Investigation of solute solvation within renewable solvents via pyrene fluorescence

Abstract

Biorenewable solvents are emerging as suitable candidates to replace commonly used toxic organic solvents. Four such solvents, γ-valerolactone (GVL), dimethylisosorbide (DMI), 2-methyltetrahydrofuran (MeTHF), and cyclopentyl methyl ether (CPME), were investigated for their solute solvation behavior by utilizing the multi-dimensional fluorescence response of a well-established polycyclic aromatic hydrocarbon probe, pyrene, in the temperature range of 288 K to 348 K. Band 1-to-band 3 emission intensity ratios for these four solvents indicate widely varying cybotactic region dipolarities experienced by pyrene, following the trend GVL > DMI > MeTHF > CPME, which correlates well with the static dielectric constants of the solvents. Dipolarity decreases with increasing temperature, with the most polar solvent, GVL, exhibiting the highest sensitivity and the least polar solvent, CPME, showing the lowest sensitivity towards temperature change.
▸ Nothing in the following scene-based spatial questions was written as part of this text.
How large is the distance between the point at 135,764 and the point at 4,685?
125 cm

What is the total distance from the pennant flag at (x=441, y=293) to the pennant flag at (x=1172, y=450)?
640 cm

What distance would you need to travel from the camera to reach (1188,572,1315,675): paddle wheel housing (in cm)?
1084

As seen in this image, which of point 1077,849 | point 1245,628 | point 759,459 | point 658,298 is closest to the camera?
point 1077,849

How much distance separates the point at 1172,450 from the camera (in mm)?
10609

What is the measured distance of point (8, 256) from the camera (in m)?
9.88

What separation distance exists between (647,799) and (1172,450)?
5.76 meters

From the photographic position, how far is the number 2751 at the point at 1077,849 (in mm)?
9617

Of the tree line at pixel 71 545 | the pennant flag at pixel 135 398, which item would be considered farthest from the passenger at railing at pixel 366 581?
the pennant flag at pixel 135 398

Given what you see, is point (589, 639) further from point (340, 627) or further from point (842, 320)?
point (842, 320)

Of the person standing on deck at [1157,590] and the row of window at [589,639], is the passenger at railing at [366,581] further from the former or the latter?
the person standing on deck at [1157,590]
Fluorescence lifetimes of pyrene were found to be considerably shorter in the two relatively nonpolar renewable solvents as compared to the two more polar ones, with lifetimes ranging from 15 ns to 150 ns. Fluorescence quenching of pyrene by nitromethane, an electron/charge acceptor during the quenching process, was found to obey the Stern–Volmer equation for both steady-state and lifetime data. The bimolecular quenching rate constants (k_q) imply effective quenching of pyrene via quencher nitromethane. The difference (k_diff − k_q), where k_diff is the rate constant for the diffusion-controlled process (k_diff) within the four renewable solvents estimated using the simplified Stokes–Einstein–Smoluchowski expression, reveals k_diff > k_q for low-viscosity systems (η less than ∼2.6 mPa s); however, within the more viscous solvent DMI, the simplistic Stokes–Einstein–Smoluchowski assumption appears to break down. For two different renewable solvents with similar dynamic viscosities (η), k_q are observed to be very different, hinting that the molecular architecture of the renewable solvent controls solvation and diffusion dynamics. Furthermore, while the linearity between k_q and 1/η is excellent for each of the renewable solvents investigated, this linearity does not hold when the four solvents are combined. These findings indicate that widely varying solute solvation and diffusion can be achieved based on the molecular structure of renewable solvents.